Sur le plan de la programmation, il n’y a guère de différences : l’aventure du RING (2006 – 2009) à Aix a montré que notre festival peut aborder n’importe quel répertoire lyrique. Une maison d’opéra doit créer des moments « festivaliers » dans une saison, et le défi d’un festival est de travailler à des formes de pérennisation et de présence tout au long de la saison. L’activité des tournées ainsi que le travail de l’Académie marquent profondément l’identité du festival.
B. D. : Comment définir l’identité du festival d’Aix-en-Provence ?
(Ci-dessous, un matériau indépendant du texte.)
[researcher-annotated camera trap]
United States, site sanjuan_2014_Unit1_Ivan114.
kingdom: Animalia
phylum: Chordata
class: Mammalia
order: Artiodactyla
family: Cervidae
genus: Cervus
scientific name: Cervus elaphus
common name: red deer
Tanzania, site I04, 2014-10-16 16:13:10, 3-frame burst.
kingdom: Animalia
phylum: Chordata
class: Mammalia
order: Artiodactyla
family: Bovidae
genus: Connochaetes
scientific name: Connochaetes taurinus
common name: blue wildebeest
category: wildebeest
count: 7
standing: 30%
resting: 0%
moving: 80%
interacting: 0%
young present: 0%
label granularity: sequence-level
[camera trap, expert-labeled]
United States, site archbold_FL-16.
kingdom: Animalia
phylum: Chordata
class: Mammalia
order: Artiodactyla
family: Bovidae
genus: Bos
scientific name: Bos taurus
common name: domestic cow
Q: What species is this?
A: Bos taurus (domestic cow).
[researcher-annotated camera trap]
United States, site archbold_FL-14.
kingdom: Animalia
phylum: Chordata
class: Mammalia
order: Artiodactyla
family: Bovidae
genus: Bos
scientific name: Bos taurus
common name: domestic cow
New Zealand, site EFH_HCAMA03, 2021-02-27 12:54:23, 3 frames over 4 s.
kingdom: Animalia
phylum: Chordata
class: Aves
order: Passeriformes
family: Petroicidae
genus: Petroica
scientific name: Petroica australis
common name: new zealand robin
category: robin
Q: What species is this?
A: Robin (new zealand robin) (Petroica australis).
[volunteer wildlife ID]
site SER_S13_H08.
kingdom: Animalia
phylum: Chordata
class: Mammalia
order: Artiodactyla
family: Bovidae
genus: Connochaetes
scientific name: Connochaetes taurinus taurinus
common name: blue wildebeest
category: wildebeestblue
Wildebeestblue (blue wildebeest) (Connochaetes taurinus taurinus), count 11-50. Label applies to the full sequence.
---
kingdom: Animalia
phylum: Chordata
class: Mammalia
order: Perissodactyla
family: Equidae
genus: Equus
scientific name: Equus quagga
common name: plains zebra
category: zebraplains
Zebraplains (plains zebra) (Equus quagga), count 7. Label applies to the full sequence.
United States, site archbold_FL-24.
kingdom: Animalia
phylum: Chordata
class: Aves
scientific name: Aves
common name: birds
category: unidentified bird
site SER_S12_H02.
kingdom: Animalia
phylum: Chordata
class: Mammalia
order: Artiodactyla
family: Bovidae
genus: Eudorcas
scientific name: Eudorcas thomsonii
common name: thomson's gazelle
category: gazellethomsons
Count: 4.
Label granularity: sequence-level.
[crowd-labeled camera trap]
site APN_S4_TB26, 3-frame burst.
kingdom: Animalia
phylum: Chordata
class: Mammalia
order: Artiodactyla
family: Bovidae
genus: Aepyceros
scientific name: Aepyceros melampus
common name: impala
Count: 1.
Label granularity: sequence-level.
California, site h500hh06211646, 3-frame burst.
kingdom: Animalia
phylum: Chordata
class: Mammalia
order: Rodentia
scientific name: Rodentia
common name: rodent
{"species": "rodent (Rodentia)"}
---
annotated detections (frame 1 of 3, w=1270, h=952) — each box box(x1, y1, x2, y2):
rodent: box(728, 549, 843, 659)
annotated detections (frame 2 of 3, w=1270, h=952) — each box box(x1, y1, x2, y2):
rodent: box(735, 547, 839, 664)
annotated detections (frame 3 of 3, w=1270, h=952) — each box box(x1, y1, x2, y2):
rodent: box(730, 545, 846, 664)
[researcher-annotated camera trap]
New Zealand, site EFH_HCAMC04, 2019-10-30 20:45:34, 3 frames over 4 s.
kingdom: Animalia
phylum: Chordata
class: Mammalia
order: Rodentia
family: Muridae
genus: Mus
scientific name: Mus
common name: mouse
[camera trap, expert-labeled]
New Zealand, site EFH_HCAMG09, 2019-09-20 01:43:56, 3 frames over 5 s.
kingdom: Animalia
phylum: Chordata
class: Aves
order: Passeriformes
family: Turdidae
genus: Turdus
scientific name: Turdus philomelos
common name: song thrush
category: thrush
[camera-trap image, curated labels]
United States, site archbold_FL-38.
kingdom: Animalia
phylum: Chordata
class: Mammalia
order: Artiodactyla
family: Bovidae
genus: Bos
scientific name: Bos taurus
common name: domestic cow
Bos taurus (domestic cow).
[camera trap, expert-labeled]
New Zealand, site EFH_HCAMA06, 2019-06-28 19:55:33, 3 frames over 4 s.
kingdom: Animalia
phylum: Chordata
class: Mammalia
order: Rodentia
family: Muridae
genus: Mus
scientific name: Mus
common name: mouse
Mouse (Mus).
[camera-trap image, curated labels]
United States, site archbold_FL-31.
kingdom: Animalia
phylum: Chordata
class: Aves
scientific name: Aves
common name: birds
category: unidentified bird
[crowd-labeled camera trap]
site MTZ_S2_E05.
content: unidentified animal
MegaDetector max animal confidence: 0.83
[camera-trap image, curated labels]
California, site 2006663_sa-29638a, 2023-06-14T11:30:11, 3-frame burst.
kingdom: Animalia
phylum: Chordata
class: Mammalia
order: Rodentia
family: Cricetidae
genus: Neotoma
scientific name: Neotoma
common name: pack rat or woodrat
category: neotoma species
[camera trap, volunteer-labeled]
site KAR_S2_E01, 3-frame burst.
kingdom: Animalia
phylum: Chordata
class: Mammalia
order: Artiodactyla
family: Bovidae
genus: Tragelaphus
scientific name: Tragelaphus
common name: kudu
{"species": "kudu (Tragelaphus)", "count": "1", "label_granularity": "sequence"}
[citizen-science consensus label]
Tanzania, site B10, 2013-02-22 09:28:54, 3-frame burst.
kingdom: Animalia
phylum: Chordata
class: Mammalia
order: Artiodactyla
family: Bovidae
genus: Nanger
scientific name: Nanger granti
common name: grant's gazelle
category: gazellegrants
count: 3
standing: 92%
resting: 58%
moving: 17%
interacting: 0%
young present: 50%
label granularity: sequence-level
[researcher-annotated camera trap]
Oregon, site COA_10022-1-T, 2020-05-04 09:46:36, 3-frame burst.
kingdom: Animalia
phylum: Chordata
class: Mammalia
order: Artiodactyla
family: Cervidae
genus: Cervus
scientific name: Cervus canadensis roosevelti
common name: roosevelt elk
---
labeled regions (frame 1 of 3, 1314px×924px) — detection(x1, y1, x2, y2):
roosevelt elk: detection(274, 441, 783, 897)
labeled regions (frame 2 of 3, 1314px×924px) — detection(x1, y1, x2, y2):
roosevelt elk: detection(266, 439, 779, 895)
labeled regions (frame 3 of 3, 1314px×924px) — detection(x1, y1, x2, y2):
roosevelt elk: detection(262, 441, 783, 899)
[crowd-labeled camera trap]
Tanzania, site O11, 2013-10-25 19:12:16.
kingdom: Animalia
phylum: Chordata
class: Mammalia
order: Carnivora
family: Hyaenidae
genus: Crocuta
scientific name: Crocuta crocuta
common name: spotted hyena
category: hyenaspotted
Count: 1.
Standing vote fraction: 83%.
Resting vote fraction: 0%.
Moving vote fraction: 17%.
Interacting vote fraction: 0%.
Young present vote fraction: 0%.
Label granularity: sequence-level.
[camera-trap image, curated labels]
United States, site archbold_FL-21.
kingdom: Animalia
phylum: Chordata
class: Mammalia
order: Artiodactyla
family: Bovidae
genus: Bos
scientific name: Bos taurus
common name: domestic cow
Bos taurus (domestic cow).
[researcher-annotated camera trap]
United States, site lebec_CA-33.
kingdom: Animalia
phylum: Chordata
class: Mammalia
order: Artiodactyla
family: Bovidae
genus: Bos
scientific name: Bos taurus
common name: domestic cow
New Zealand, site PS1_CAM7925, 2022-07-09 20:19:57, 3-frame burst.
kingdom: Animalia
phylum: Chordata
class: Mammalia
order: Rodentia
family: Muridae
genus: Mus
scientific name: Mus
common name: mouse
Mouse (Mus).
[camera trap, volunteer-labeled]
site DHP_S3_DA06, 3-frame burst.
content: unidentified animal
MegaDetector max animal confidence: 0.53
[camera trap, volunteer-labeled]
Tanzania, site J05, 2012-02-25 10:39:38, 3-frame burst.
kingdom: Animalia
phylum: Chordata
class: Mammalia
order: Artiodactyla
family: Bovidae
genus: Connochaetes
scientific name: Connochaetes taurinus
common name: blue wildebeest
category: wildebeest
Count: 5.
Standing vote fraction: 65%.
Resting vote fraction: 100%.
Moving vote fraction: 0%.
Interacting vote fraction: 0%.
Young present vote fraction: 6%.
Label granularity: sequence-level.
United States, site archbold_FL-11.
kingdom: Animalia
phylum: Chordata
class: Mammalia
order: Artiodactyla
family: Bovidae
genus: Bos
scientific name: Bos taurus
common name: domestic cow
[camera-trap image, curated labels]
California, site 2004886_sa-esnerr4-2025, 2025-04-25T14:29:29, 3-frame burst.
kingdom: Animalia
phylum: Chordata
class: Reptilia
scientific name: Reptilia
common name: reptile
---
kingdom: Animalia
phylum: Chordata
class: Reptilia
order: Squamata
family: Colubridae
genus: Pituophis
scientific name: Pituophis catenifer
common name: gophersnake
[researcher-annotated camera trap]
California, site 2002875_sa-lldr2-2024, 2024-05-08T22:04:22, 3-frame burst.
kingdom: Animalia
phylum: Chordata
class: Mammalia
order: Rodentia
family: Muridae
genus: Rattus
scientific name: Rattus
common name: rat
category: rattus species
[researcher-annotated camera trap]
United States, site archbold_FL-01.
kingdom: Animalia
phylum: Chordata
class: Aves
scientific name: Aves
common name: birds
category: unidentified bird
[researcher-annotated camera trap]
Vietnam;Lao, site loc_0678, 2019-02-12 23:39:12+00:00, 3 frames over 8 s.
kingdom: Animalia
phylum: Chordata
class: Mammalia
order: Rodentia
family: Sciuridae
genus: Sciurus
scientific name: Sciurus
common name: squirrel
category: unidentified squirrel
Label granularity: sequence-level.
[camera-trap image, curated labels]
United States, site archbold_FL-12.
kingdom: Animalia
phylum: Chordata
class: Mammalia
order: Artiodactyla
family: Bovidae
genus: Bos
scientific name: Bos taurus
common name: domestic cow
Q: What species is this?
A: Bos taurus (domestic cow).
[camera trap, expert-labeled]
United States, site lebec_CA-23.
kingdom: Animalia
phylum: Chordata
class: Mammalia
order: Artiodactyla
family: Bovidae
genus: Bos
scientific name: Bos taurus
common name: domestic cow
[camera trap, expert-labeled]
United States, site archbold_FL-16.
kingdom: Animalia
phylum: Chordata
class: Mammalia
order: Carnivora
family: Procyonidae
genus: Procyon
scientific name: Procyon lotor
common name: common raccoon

B. F. : Depuis sa fondation, le festival est, à l’image de la ville qui l’abrite, imprégné d’une réalité patrimoniale : Mozart et le baroque sont naturellement au cœur de la programmation. Le grand répertoire lyrique est régulièrement revisité dans ses œuvres majeures comme dans des œuvres plus rares. Et surtout, l’esprit de la création règne sur le festival, depuis les décors et costumes des grands peintres invités par Gabriel Dussurget durant les premières années, jusqu’aux nombreuses créations lyriques et musicales qui y ont vu le jour ces quinze dernières années. Aujourd’hui, nous accueillons de grands artistes venant du théâtre, de la danse ou des arts plastiques, tels que Patrice Chéreau, Luc Bondy, Robert Lepage, Trisha Brown, Anne Teresa De Keersmaeker, William Kentridge… Enfin, depuis 1998, le festival abrite une académie européenne qui constitue un axe essentiel de son développement en direction des jeunes artistes.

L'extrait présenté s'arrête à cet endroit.